Koch will Bau neuer AKWs nicht ausschließen

Berlin (dpa) - Hessens Ministerpräsident Roland Koch (CDU) ist im Streit über eine längere Nutzung der Kernkraft vorgeprescht - er will sogar den Bau neuer Atomkraftwerke grundsätzlich offen halten. CSU- Landesgruppenchef Peter Ramsauer setzt auf ein Umdenken der SPD, die am Ausstieg aus der Atomenergie festhält.

Der Koalitionsvertrag sei „ja nicht in Granit und Stein gemeißelt“. Bundeskanzlerin Angela Merkel (CDU) hatte dagegen in der vergangenen Woche klargestellt, dass sie am Koalitionsvertrag, der den Atomausstieg festschreibt, festhalten will. Der rheinland-pfälzische Ministerpräsident und SPD- Vize Kurt Beck wies die Forderung Kochs scharf zurück.

Am Wochenende warnte Merkel in der Debatte über die langfristige Energieversorgung Deutschlands vor einer zu großen Abhängigkeit von russischem Gas. SPD-Generalsekretär Hubertus Heil sagte der „Frankfurter Allgemeinen Sonntagszeitung“: „Es gibt im Bundestag keine Mehrheit für einen Ausstieg aus dem Ausstieg.“ Er appellierte an Wirtschaftsminister Michael Glos (CSU), „nicht über Laufzeiten zu philosophieren, sondern seinen Beitrag für wirklichen Wettbewerb auf dem deutschen Strom- und Gasmarkt zu leisten“.

Beck sagte zu Kochs Äußerungen beim Jahresempfang der rheinland-pfälzischen SPD in Mainz am Sonntag: „So wird es mit uns in der Bundesrepublik Deutschland nicht gehen.“ Niemand habe das Recht, einen solchen Kernkonflikt neu aufzumachen. „Wir brauchen keine Zündler.“ Beck plädierte stattdessen für weitere Anstrengungen beim Energiesparen und beim Einsatz alternativer Energien.

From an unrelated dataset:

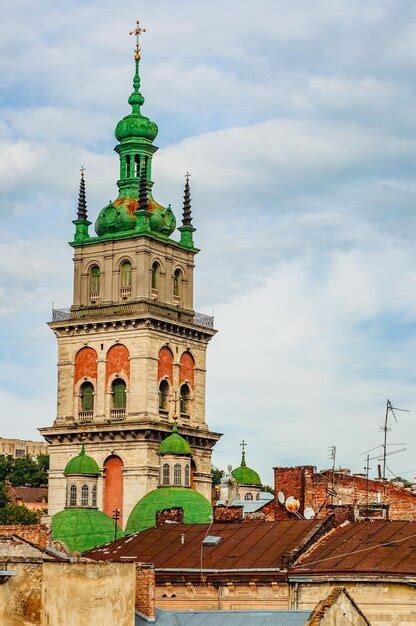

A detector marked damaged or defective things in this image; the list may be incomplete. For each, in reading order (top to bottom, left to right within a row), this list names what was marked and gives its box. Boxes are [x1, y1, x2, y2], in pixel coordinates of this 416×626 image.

rusty metal roof [85, 516, 322, 572]
rusty metal roof [290, 516, 416, 576]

Koch sagte der „Leipziger Volkszeitung“ (Montag) zu einem möglichen Neubau von Atomkraftwerken in Deutschland: „Wir müssen uns diese Frage für das nächste Jahrzehnt offen halten. Das ist eine technische und ökonomische, aber keine ideologische Frage.“ Ein Land, das darum kämpfe, „nicht zu teuer zu werden, kann sich diesen volkswirtschaftlichen Unsinn nicht leisten, die sicheren Kernkraftwerke abzuschalten, die billigen Strom produzieren“.

Merkel sagte dem Magazin „Der Spiegel“, Deutschland müsse alles daransetzen, Energie zu sparen und auf eine Energieversorgung aus verschiedenen Quellen setzen. „Wir dürfen uns nicht in eine Abhängigkeit begeben“, sagte sie vor dem Hintergrund des inzwischen beigelegten Gasstreits zwischen Russland und der Ukraine. Zwar werde Deutschland dauerhaft auf russisches Gas angewiesen sein, „aber eben nicht allein und nicht zu sehr“.

Vizekanzler Franz Müntefering (SPD) bezeichnete die Kohle als „unverzichtbaren Bestandteil der deutschen Energieversorgung“. Kohle „befreit uns wenigstens zum Teil aus der Abhängigkeit ausländischer Energielieferanten“, sagte der Arbeitsminister der „Bild am Sonntag“.

Ramsauer sagte im Deutschlandfunk: „Es geht ja nicht um eine Verlängerung von Atomkraftwerkslaufzeiten aus einem Atomfetischismus heraus, sondern es geht darum, wie stellen wir die Versorgungssicherheit in unserem Land mit Energie sicher.“ Auch der baden-württembergische Ministerpräsident Günther Oettinger (CDU) plädierte im RBB-Inforadio erneut dafür, sichere Kraftwerke vorerst weiter zu betreiben.

Der Präsident des Umweltbundesamtes, Andreas Troge, forderte in der „Frankfurter Rundschau“ (Montag), Deutschland müsse als „innovative Industrienation“ die vorhandene Energie viel effizienter nutzen.